The Endothelin-1 (Et-1) homozygous knockout mice manifest a phenotype that is strikingly similar to that of the Hoxa-3 mouse model. The gene Et-I, which encodes a signalling peptide, participates in regulation of cardiovascular homeostasis in the adult animal. Sites of expression in the developing embryo include, as may be expected, the vascular endothelium and branchial arch epithelium. The human ET-I, part of a developmental important family of signalling peptides, maps to chromosome 6 (Kurihara et al 1995).
Other mouse models include the Sox-4 homozygous knockout and the neurotrophin-3 deficient mice. Impaired development of the endocardial ridges into the outlet portion of the ventricular septum was observed in the Sox-4 knockout mouse (Schilham et al
1996). A block on B-cell maturation, resulting in the decreased numbers of B-cell progenitors in foetal liver, indicates that this transcriptional activator affects B-cell lineage. An identical finding also occurs in mice with mutations in the gene Pax-5.
Neurotrophin-3 {NT-3) belongs to the family of neurotrophic factors and acts as a mitogen for neural crest cell development. NT-3 is co-expressed with its tyrosine kinase C receptor (trkC), in many crest populations (for review see Srivastava & Olson 1996). Defects in the neural crest-derived peripheral nervous system were observed in the mutant mice, as well as cardiac defects that included PTA, toF, VSD and pulmonary stenosis (Donovan et al 1996).

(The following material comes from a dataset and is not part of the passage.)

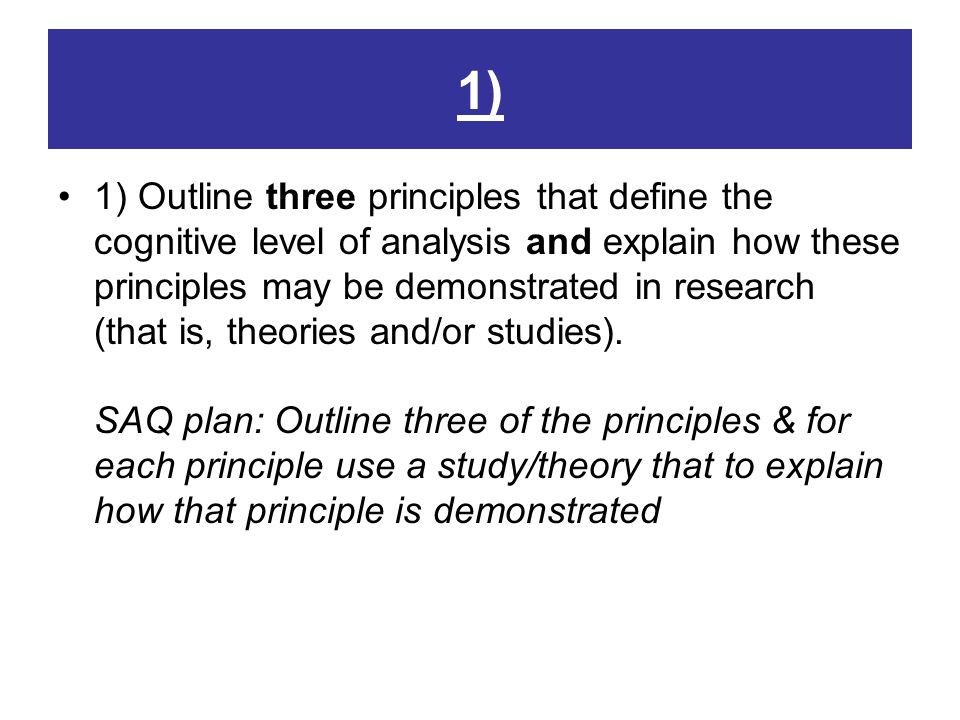 1)

• 1) Outline three principles that define the cognitive level of analysis and explain how these principles may be demonstrated in research (that is, theories and/or studies).

SAQ plan: Outline three of the principles & for each principle use a study/theory that to explain how that principle is demonstrated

A developmental field is a group of embryonic cells that develop in a co-ordinated manner and that, when in contact with different environmental insults or genetic causes, will react in the same way (Optiz J. 1985). Thus DGS is classified as a
developmental field defect, and the diverse teratogenic and genetic factors that induce the phenotype provide evidence for this.

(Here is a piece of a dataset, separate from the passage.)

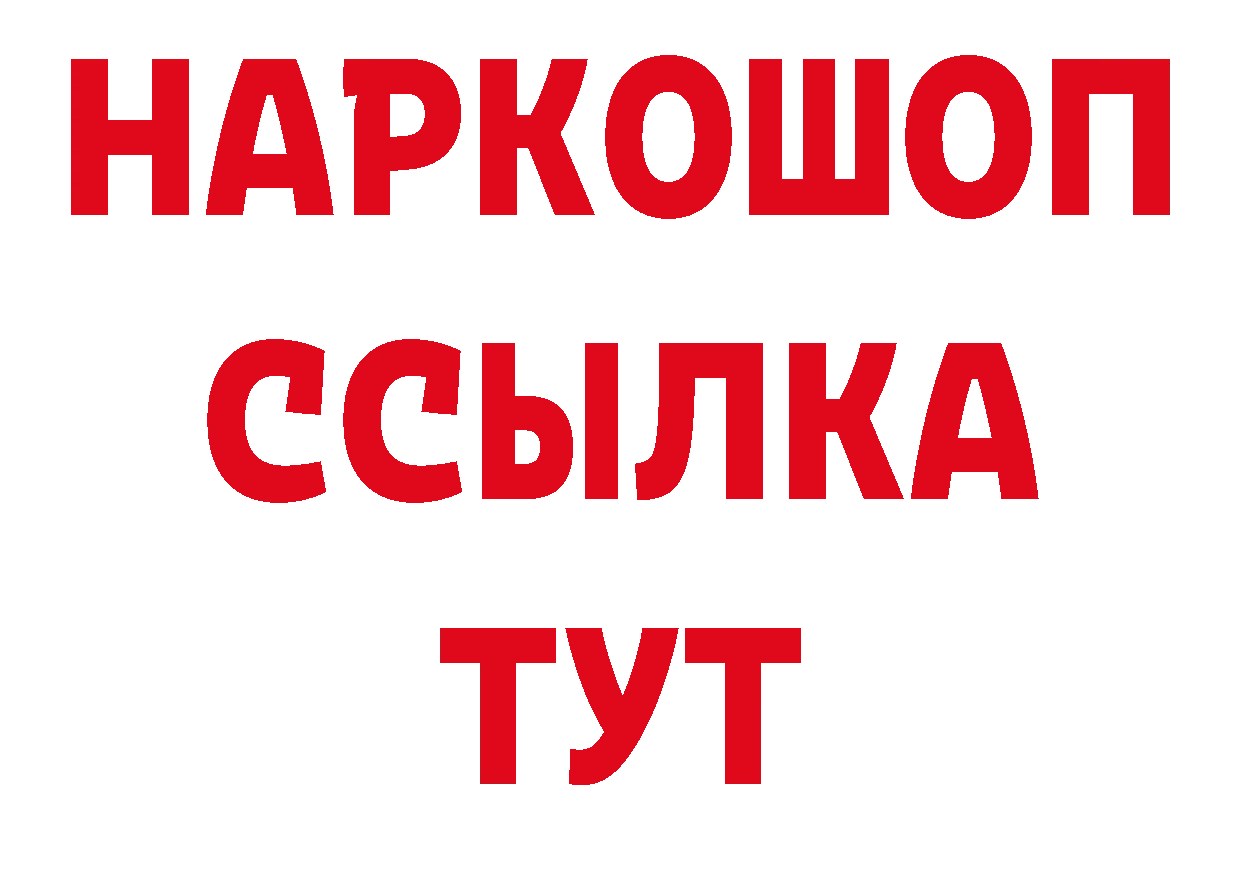 НАРКОШОП
ССЫЛКА
ТУТ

It remains unclear how all of the above, unrelated factors could produce such distinct and similar abnormalities in the embryo. The common finding of expression in the developing and migrating neural crest populations suggests a simplistic model of overlapping pathways leading to a unique end point. This implicates the role of transcription factors, signalling molecules, and ligands and their receptors in the lineage of cardiac crest, a transcriptional pathway that may be analogous in other developmental systems, such as B-cell lineages. The establishment of hierarchy of genetic control during the cascade of neural crest development may provide
information about the varying phenotypes and the interactive role that these factors play in DGS.